The model still sometimes ignores it. For the demo, you just keep trying until it cooperates. This is the reality of building on bleeding-edge AI APIs during a hackathon.

What I'd Build Next

Clutch today is a proof of concept. The vision is much bigger:

Auto-advancing steps using voice detection ("done" → next step)
Per-step image generation beyond the first 4 steps
Real product recommendations via Google Shopping API (currently mock data)
Spatial AR overlays when glasses hardware supports it
Collaborative mode — an expert watches your glasses feed remotely and annotates
Egocentric learning — record yourself completing a task, extract it into a reusable how-to for others

That last one is where this gets really interesting. Imagine every skilled tradesperson, surgeon, or chef wearing glasses that capture their process — and Clutch turning that into structured, teachable content automatically. That's not a hackathon project. That's a company.

The Solo Build Reality

I built Clutch alone in 12 days. No team. I'm a creator and designer who thinks at the systems level — orchestrating multiple AI models into autonomous pipelines. This project pushed me deep into Python backend development, iOS Swift, WebSocket architecture, and Google Cloud deployment.

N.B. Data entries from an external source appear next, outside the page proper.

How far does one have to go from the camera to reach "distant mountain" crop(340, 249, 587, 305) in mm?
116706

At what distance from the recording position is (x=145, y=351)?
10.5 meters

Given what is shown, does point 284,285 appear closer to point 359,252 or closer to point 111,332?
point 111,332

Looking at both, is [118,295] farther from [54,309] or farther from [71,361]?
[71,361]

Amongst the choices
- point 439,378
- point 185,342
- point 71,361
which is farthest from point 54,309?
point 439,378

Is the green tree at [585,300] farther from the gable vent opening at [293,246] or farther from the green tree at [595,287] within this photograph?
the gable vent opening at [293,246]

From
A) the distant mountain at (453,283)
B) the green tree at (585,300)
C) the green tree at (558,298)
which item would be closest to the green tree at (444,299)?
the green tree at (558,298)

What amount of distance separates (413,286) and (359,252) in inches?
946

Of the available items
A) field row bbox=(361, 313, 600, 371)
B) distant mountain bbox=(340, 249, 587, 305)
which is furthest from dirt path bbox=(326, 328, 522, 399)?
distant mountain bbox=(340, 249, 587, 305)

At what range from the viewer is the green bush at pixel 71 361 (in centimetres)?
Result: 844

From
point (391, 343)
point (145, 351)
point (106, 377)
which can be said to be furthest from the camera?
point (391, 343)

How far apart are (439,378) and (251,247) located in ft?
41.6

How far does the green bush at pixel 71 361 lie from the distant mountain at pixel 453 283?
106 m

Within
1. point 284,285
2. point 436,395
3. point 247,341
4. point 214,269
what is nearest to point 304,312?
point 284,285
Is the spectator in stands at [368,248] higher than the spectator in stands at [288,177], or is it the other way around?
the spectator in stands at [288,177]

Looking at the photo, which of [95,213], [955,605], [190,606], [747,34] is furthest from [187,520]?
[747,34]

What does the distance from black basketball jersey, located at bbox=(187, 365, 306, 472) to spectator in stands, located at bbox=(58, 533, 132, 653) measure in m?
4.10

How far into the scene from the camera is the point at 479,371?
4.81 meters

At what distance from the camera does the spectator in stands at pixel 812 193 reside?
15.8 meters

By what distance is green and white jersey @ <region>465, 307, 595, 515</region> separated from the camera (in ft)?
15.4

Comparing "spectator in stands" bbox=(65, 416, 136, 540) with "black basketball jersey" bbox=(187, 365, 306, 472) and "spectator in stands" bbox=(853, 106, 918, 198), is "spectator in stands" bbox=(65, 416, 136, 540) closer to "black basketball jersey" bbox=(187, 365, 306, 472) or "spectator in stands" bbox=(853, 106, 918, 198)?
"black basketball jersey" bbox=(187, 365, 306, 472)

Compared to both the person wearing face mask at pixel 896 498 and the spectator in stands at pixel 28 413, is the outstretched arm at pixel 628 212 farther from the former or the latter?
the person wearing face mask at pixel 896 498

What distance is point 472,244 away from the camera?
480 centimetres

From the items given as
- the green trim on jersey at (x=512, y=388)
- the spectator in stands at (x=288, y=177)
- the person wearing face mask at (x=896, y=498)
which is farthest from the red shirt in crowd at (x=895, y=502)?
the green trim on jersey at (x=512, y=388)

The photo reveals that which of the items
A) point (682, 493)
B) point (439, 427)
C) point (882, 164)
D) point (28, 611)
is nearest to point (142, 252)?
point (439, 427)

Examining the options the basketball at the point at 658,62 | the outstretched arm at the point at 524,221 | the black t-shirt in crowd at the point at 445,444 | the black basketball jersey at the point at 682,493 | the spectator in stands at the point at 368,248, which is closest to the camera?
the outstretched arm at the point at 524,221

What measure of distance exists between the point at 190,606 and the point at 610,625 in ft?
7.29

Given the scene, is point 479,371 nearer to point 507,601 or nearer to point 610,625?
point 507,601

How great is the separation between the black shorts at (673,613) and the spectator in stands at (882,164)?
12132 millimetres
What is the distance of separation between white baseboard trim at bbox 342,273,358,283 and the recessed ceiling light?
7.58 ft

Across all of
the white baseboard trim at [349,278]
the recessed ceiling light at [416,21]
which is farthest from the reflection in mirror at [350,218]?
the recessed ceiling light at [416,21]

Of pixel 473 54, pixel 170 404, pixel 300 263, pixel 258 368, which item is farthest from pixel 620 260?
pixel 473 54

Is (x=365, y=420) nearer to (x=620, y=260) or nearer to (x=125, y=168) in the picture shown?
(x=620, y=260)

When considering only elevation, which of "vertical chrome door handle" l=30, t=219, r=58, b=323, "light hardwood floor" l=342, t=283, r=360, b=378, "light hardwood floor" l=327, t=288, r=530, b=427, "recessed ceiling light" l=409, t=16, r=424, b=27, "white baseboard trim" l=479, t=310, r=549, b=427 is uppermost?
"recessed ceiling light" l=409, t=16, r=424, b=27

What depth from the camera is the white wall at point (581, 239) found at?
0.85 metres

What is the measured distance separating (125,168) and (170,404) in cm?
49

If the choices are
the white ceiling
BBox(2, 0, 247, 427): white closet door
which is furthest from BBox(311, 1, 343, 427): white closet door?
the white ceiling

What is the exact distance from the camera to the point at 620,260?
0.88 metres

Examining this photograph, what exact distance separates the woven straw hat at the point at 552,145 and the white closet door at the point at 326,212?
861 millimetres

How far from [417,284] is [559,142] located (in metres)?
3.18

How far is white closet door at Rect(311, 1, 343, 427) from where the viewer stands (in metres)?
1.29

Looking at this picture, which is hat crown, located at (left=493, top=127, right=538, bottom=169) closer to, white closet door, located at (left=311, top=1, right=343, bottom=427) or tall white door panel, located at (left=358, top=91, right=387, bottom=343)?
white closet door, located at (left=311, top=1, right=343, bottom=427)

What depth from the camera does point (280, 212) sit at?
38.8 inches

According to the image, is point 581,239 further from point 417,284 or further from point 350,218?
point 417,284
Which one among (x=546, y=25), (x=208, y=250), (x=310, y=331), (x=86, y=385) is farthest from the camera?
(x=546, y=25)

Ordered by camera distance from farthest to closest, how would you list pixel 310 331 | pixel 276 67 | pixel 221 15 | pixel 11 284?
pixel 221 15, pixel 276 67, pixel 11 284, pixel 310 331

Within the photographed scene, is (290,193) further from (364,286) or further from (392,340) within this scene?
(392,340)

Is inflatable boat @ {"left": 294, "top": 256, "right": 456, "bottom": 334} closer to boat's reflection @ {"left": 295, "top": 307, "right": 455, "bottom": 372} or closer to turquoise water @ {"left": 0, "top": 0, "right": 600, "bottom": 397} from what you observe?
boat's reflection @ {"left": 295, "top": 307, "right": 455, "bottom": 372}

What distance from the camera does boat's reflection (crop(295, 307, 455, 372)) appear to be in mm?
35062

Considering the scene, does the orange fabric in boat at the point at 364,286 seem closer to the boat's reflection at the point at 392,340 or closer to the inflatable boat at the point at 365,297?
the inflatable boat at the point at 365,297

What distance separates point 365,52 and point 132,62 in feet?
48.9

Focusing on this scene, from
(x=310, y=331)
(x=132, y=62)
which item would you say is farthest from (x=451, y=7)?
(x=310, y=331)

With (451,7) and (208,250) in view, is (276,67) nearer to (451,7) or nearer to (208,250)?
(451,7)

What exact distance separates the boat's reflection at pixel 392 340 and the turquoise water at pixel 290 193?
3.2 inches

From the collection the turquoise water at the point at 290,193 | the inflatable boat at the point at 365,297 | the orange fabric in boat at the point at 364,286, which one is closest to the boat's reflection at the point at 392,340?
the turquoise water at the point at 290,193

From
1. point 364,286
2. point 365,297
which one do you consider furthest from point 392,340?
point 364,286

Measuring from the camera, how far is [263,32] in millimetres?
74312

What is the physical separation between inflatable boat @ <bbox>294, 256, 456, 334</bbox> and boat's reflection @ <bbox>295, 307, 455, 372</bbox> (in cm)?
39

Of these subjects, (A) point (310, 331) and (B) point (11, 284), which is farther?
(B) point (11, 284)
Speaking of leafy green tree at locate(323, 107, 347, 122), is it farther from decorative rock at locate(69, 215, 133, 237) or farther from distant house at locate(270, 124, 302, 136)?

The hardest part wasn't the code. It was the API instability. The Gemini Live API goes through periods where it simply doesn't process audio — the connection opens, the model loads, but nothing happens. No errors. Just silence. Then you refresh and it works perfectly. Then it doesn't again.

Building a demo on top of that required patience, persistence, and a lot of screen recordings where I got lucky.